“Kathy Goodell: Infra-Loop, Selections 1994–2020” opens Feb. 6 at The Dorsky Museum

The Samuel Dorsky Museum of Art at SUNY New Paltz announces “Kathy Goodell: Infra-Loop, Selections 1994–2020,” a survey exhibition of the artist Kathy Goodell.

“Infra-Loop” explores Goodell’s work over the last 30 years, examining an artist who is constantly challenging and reinventing her practice.

The exhibition will be on view from Feb. 6 – July 11 in The Dorsky’s Morgan Anderson Gallery and Howard Greenberg Family Gallery. It is guest curated by Andrew Woolbright.

Kathy Goodell, “Voyager,” 2020

About the Exhibition
“Infra-Loop” examines throughlines in Kathy Goodell’s practice across painting, drawing and sculpture, examining a mystic language that loops between disciplines, coasts and generations.

Associated with many movements and contemporaries, Goodell’s career charts a path and fills in the gaps of what we think about art in the ‘90s, ‘00s and the present day. Her practice has determined itself through a kind of non-specificity, one that resists easy classification and interpretation. The meaning of her work, and context through which we are to understand it, is simultaneous and withheld—west coast spiritualism meets east coast abstraction; procedural non-objectivity blends with painterly biomorphism; protean theosophy informs post-modernist contemporary.

But within Goodell’s art there is an internal ellipse: an infra-loop. Languages and ideas are continually returned to in different mediums, renegotiated and re-examined, and the themes of her work seem like dreamy recognitions of reincarnation, a removed familiarity felt between objects, drawings and paintings sometimes decades apart.

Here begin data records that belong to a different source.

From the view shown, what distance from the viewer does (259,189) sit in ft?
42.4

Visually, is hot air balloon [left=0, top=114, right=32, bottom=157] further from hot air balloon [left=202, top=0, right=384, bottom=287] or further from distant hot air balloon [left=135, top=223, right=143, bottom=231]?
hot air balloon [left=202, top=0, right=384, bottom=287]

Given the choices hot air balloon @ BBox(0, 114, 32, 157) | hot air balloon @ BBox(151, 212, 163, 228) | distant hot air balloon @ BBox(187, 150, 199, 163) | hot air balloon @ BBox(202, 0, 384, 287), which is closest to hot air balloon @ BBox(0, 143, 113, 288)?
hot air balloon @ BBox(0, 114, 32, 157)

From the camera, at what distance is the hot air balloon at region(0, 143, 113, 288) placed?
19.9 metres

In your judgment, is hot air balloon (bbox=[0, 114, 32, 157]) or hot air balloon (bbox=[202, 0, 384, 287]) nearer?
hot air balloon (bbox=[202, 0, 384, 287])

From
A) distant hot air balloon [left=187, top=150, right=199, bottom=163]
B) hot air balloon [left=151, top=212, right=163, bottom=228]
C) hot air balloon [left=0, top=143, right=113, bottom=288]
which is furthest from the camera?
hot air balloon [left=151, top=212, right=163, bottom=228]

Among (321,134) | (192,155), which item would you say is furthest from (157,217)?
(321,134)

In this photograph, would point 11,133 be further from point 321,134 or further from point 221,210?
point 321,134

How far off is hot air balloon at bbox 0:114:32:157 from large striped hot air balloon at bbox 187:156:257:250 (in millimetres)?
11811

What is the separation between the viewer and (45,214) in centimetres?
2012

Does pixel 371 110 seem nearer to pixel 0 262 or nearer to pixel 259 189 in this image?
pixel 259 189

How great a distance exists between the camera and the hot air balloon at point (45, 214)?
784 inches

Featuring more than 40 artworks including paintings, sculptures and multimedia installations, this exhibition is the first time Goodell’s work has been presented on a large scale. In addition to exhibiting major pieces from her career, “Infra-Loop” focuses on introducing her newest work, including some that have never been exhibited before, allowing us to draw connections and see the rhythmic poetry between the past and present.

About Guest Curator Andrew Woolbright
Andrew Paul Woolbright
(American, b. 1986) is an artist, curator and critic based in Brooklyn, New York, and is an MFA graduate from the Rhode Island School of Design in painting. Woolbright founded and directs the gallery Super Dutchess, located on the Lower East Side in New York. In addition to curating, he writes for Momus, Two Coats of Paint, and Whitehot Magazine. In 2020, Woolbright will be curating a show based on his concept of Phantom Bodies with Yossi Milo Gallery and Vacancy Gallery in Shanghai. He has previously taught at the Rhode Island School of Design and currently teaches at SUNY New Paltz.

Exhibition Programs
The Dorsky will offer a number of online exhibition-related programs and events to the public throughout the spring. For the latest information about public programs  please visit http://www.newpaltz.edu/museum or call (845) 257-3844.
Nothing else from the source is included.